福岡県感染症発生動向調査情報

第24週分(平成16年6月7日〜6月13日)

ハンセン病【ハンセン病を正しく理解する週間について】

今週第24週の感染症発生動向調査情報では、咽頭結膜熱、手足口病、伝染性紅斑(リンゴ病)、ヘルパンギーナ、性器クラミジアなどの報告が、増加しています。風しんの発生も続いています。また麻しん(はしか)も少数ではありますが、報告が続いています。

さて、6月20日から26日までは、「ハンセン病を正しく理解する週間」です。そこで今週はハンセン病についてお話しします。

ハンセン病は、「らい菌」という病原体によって起こされる感染症です。遺伝する病気ではありません。感染症といっても、その感染力は非常に弱く、入浴・飲食などの日常生活で感染することはありません。

また、感染しても発病することはまれで、これまでにハンセン病の療養所の医師や看護師などの職員でハンセン病になった人はいません。最近の日本での年間患者発生数は10名以下で、過去に感染し、加齢や癌などで免疫力が低下したために発病したと考えられています。

ハンセン病は、皮膚や末梢神経の病気で、外見上に特徴的な変形が生じたり、熱さ、冷たさ、痛みなどの感覚が麻痺するため、やけどや傷ができても分からなかったりすることがあります。

現在、治療はいくつかの薬剤を併用する多剤併用療法を基本として行われています。早期に発見し、適切に治療をすれば、障害を残すことなく治癒できます。決して不治の病ではありません。

- 提供情報
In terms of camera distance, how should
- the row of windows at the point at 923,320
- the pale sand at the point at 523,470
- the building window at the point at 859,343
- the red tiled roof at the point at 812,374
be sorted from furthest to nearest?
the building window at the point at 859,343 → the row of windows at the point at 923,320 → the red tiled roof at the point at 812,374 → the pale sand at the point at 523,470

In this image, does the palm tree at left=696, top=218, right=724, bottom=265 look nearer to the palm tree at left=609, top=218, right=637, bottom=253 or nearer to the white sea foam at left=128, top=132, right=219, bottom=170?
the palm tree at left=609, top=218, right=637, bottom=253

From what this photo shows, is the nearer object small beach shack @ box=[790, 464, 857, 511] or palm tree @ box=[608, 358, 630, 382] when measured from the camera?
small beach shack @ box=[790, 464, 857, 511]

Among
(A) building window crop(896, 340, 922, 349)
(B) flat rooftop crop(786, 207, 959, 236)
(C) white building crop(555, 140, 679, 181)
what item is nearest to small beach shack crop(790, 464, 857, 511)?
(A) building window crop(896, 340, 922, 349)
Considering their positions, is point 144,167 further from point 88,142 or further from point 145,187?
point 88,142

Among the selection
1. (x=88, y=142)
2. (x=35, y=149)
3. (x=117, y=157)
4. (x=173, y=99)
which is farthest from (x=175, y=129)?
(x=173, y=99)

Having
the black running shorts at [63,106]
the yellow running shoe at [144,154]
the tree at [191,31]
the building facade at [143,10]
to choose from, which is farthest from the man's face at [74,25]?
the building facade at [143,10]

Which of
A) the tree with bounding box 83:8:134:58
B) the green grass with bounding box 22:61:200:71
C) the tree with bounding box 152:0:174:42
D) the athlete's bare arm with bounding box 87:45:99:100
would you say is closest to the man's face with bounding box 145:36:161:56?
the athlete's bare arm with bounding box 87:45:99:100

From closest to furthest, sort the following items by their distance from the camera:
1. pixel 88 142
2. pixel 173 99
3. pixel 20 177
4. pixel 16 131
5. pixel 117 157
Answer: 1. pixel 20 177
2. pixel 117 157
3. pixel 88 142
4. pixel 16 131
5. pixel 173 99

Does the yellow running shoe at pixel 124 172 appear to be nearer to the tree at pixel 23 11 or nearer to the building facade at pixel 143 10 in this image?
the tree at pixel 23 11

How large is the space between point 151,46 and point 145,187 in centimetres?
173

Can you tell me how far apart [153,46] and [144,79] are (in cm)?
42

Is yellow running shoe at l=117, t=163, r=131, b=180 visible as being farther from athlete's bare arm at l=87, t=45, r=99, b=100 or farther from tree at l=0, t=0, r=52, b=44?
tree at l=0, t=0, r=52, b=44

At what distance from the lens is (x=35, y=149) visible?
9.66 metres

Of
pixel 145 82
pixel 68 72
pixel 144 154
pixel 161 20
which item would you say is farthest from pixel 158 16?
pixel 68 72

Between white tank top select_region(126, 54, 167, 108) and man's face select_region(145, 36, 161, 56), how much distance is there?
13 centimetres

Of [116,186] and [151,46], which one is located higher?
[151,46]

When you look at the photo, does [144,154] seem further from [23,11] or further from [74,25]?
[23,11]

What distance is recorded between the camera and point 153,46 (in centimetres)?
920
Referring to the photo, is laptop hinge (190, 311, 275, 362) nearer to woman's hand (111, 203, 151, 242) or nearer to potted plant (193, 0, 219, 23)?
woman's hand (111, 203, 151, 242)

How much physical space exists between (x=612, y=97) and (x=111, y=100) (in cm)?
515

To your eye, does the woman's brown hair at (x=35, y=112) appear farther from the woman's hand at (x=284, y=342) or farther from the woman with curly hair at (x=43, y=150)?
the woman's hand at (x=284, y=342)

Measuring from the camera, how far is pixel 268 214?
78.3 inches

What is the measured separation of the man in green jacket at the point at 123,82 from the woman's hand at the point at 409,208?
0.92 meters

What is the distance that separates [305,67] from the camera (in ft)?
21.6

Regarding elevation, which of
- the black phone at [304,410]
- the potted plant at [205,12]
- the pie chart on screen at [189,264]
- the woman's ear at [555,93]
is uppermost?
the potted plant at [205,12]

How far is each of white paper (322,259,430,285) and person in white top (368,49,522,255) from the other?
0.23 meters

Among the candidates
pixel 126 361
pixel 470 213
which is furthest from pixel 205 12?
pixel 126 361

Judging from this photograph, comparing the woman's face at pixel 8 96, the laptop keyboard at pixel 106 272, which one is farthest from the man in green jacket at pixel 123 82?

- 設問内容
問題文によると、ハンセン病は何という病原体によって起こされる感染症ですか。

- 解答
「らい菌」という病原体です。